I think there will have to be constitutional reform of some form after Brexit
BUT
Those talking about it have ideas which would destroy the fabric of democracy because they don't understand what democracy is. Or they don't understand the unintended consequences of the change they proposed and that it won't solve the problem in the way they want.
Which is kind of a problem.
A lack of vision and foresight.
Dominic Cummings is a problem in this sense. He is a visionary who does not understand how unusual that is. He was given a problem to solve and he certainly did that. He thought other visionaries would take up the baton of what to do next. Instead he got all the idiots who were the original problem coming up with a solution. He is a desparately naive man whose ego and desire to win, override the wisdom of doing so, in the absence of there being new leaders ready and waiting with a plan. He seems to have been very much a loner.
The point here is something of a generation one. We need a new generation to come through with geniunely new and visionary ideas. Instead we have a number of cults coming through but no real individual leaders or people who are rather more like carbon copies of their predessors and have only done well because they mirror and copy the older generation and we have Corbyn who is of the wrong generation and is seen by many as a champion of younger generations when you really just need someone of their own generation. There isn't really anyone new inspiring who is filling the 'sane' box.
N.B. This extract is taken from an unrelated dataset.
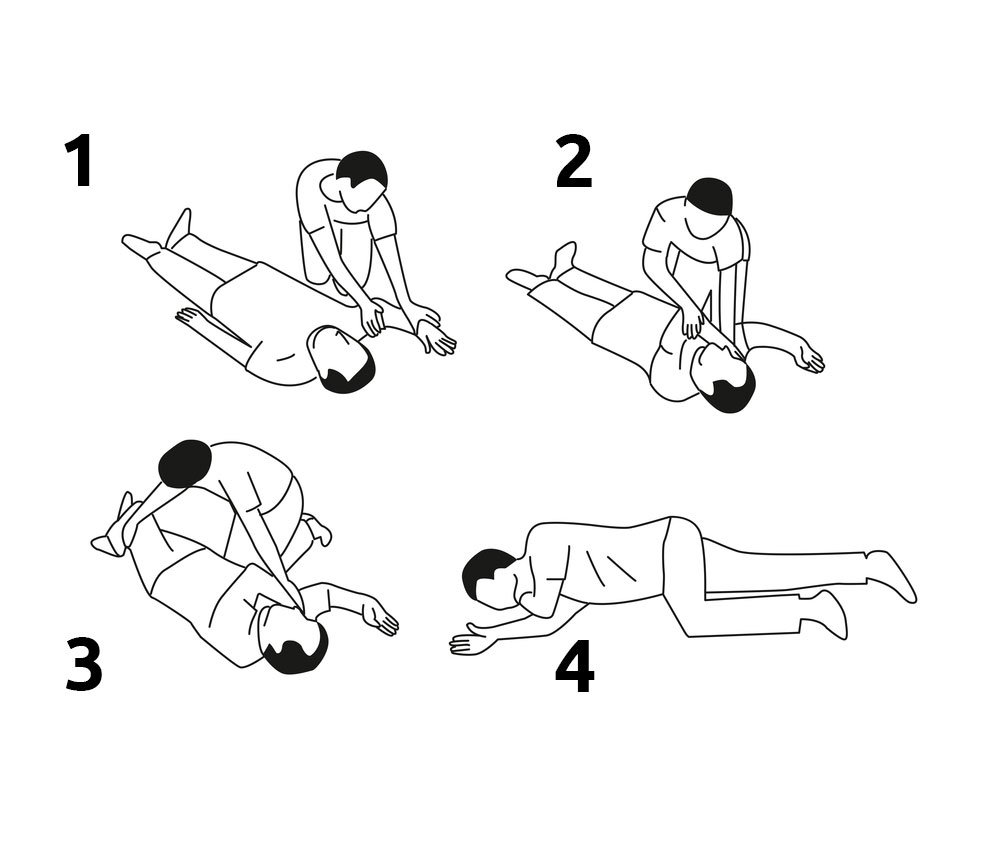 1

2

3

4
I'm just watching the 20th Century icons 'leaders' programme and its not lost on me that such leaders seem to be forged in a climate of adversity and they came on a wave of a need for new hope. Many of them have a 'foil' to bounce off too, an 'enemy' or 'force'.
Can you do that in a time of comfort?
I think we have a period of hardship or adversity of some description coming. There is no way around it. There are echoes around the world of political unrest and economic turmoil which haven't really peaked. I am not sure it will peak this year; but I do think it will be this year or next when the Great Crisis Hit.
I think a lot of the Leave success feeds on the some thing as the French Revolution. Its very simplistic and built on a dislike of 'the experts' or 'the middle class looking down on the workers'. Its real and I think genuine. It was often easier to encourage immigration rather than train 'difficult' people.
DH commented yesterday about how his business has no training for junior staff, and the only way he got it was by baptism of fire in crisis and changing jobs when he faced obstruction or resistance to change. And that really isn't going to work for so many, which just leads to a complete wasting of talent of a generation. I've seen quite a bit about millenials being the 'burn out' generation, and I think thats also true. And thats a handicap to bring through new blood and new visionaries.
His current job is basically to take a sledgehammer to old ways of thinking and this is extremely difficult because of entrenched individuals who are using politics to stop him. But he is part of a team where there is a visionary, a sledgehammer to pave the way for that vision, there are doers who apply the practicalities and plan that the visionary and the sledgehammer have created. He comments on how unique it is to have that in a company.
That said, whilst he has a team, there isn't a programme to actively bring through new people and back up those trying to build something new. And that puts pressure on people and also creates 'burn out' in those who are good.
A climate of burnout limits the already small pool of good people who could lead.
I know I'm rambling a lot here as its a stream of thoughts I'm just trying to verbalise as I have them. But it does come back to this sense of having to have a period of pain. And some of us will be a 'lost generation'.